A secretary knocked at the door, asking permission to enter. Balaguer consulted the Generalissimo with a glance, and gave his authorization. The secretary—well-cut suit, small mustache, hair smoothed with brillantine—brought in a memorandum signed by five hundred seventy-six prominent residents of San Juan de la Maguana, requesting “that the return to this prelature of Monsignor Reilly, the felonious bishop, be prevented.” A commission led by the mayor and the local head of the Dominican Party wanted to deliver it personally to the President. Would he receive them? Again he consulted the Benefactor, who nodded.

“Ask them to be good enough to wait,” Balaguer said. “I shall receive those gentlemen as soon as I finish my meeting with His Excellency.”

Could Balaguer be as devout a Catholic as people said? Countless jokes circulated about his bachelorhood and the pious, intense manner he adopted at Masses, Te Deums, and processions; he had seen him come up to take communion with his hands together and his eyes lowered. When he built the house where he lived with his sisters, on Máximo Gómez, next to the nuncio’s residence, Trujillo had the Walking Turd write a letter to “The Public Forum” that ridiculed their proximity and asked what kind of relationship existed between the diminutive lawyer and the envoy of His Holiness.
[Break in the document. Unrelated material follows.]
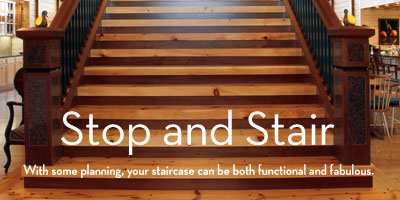 Stop and Stair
Because of his reputation for piety and his excellent relations with the priests, he entrusted him with designing the regime’s policy toward the Catholic Church. He did it very well; until Sunday, January 24, 1960, when the Pastoral Letter from those bastards was read in every parish, the Church had been a solid ally. The Concordat between the Dominican Republic and the Vatican, which Balaguer negotiated and Trujillo signed in Rome, in 1954, provided formidable support for his regime and his own presence in the Catholic world. The poet and legal scholar must have suffered because of this year-and-a-half-long confrontation between the government and the crows. Could he really be so devout? He always maintained that the regime had to get along with the bishops, the priests, the Vatican, for pragmatic, political reasons, not religious ones: the approbation of the Catholic Church legitimized the actions of the regime to the Dominican people. What had happened to Perón must not happen to Trujillo: Perón’s government began to crumble when the Church turned against him. Was he right? Would the hostility of those eunuchs in cassocks be the end of Trujillo? Before he let that happen, Panal and Reilly would be fattening the sharks at the bottom of the cliffs.

“I’m going to say something that will please you, Mr. President,” he said abruptly. “I don’t have time to read the bullshit intellectuals write. All those poems and novels. Matters of state are too demanding. Even though he’s worked so many years with me, I’ve never read anything by Marrero Aristy. I didn’t read
Over
, or the articles he wrote about me, or his
Dominican History
. And I haven’t read the hundreds of books dedicated to me by poets, playwrights, and novelists. I haven’t even read the stuff my wife writes. I don’t have time for that, or for seeing movies, or listening to music, or going to the ballet or to cockfights. And I’ve never trusted artists. They’re spineless and have no sense of honor, they tend to be traitors and are very servile. I haven’t read your verses or essays either. I barely opened your book on Duarte,
The Christ of Liberty
, that you sent to me with such an affectionate dedication. But there’s one exception. A speech you gave seven years ago. At the Fine Arts, when you were inducted into the Academy of the Language. Do you remember it?”

The little man had turned even brighter red. He radiated an exalted light of indescribable joy:

“ ‘God and Trujillo: A Realistic Interpretation,’” he murmured, lowering his lids.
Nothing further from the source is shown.